The ugly side of the interest rate caps is hitting home as lending to small and medium enterprises dwindles, with banks preferring to invest in risk-free government securities.
Reduced lending to SMEs, which is evident in bigger average size of loans being given by banks, means less money for start-ups and business expansion.
This translates to slower economic growth and few jobs being created.
The adverse social impact of the caps that came into force in September 2016 has been compounded by the government’s high appetite for domestic borrowing that has seen banks make astronomical profits.
The latest results by the top five lenders in Kenya show that they raked in Sh56 billion in net profits, Sh6 billion higher than in the same period last year.
The five — KCB, Equity, Cooperative, Standard Chartered and Barclays — largely attributed their earnings to investment in government debt.
Kenya Bankers Association chairman Habil Olaka told the Saturday Nation that lenders are just reacting to the money pricing law.
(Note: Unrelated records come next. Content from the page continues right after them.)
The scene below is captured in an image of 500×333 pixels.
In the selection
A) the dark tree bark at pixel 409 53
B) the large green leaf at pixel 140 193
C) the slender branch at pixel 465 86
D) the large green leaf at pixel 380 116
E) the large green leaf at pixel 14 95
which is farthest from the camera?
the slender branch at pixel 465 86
“Banks lend on the basis of risk and returns. If the government is offering opportunities at low risk and better returns, that is a better option. The lending appetite has to be lower for SMEs, whose risks cannot even be priced within the controlled rates,” Mr Olaka said.
He added that SMEs are largely informal and poorly structured, raising the probability of default.
Constrained credit to SMEs also means the government is losing on taxes as well as its target of creating a million jobs every year.
SMEs account for more than 90 per cent of the jobs created annually.
Kiambu Central MP Jude Njomo, who tabled the bill capping lending rates, says the shift is part of the ‘hard ball’ strategy by banks to make the government revert to the free market regime.
“That is the picture banks want to portray. It is meant to arm-twist the government but we just need to observe the trend for a year or so then decide on how to encourage banks to lend to SMEs even if it means cutting back government borrowing from the local market,” Mr Njomo said.
Already, the National Treasury has proposed that deposit rates be freed but the World Bank says this would only help banks make more without lending to the productive industry.
The March Central Bank of Kenya report showed that sectors where SMEs are dominant had the biggest increase in the average size of loans.
The bigger the loan size, the more established a borrower. That means SMEs are being pushed out of credit.
Only in the personal and household industry did the average size of loan reduce.
In contrast, the average loan in areas where SMEs are active — trade, agriculture, manufacturing, financial services, energy and water, building and construction and tourism — increased by between 44 and 77 per cent.
SMEs have also been hit by the government not paying them for supplies and services, a debt that is more than Sh90 billion.
The impact of the credit squeeze is reflected in the latest Kenya National Bureau of Statistics report, showing that outside government-related activities — read infrastructure — real economic activity expanded by 2.9 per cent in 2017. Bank vaults were getting bigger in the same period.
KCB, Kenya’s biggest bank by assets, grew its net earnings by 7.6 per to Sh18.04 billion from Sh15.08 billion a year earlier.
Investment in government debt rose to 10.9 per cent to Sh100.6 billion in the nine months to September 2018.
Lending to the government also helped boost its total interest income to Sh49.1 billion, even as the secure loans enabled the lender to slash its provision for bad debt by 42.6 per cent to Sh1.7 billion.
Its closest rival, Equity Bank, used almost the same formula to rise 8.1 per cent in net earnings of Sh15.8 billion during the same period.
Interest income (yield from loans) which was essentially expected to reduce profits because of the rate capping was ironically the bank's key driver for higher profit, recording a 7.2 per cent rise to Sh29.5 billion.
Co-operative bank’s eight per cent growth in profit after tax to Sh10.31 billion was also largely pegged on aggressive lending to the government.
Its investment in government securities grew by 22 per cent to Sh83.25 billion compared to Sh68.09 billion in 2017.
CBK data shows that domestic borrowing by the government grew by Sh293.5 billion in the first nine months of 2018 to Sh2.54 trillion.
The uptake of domestic debt during the period is behind the fast growth of public debt which has since passed the Sh5 trillion mark.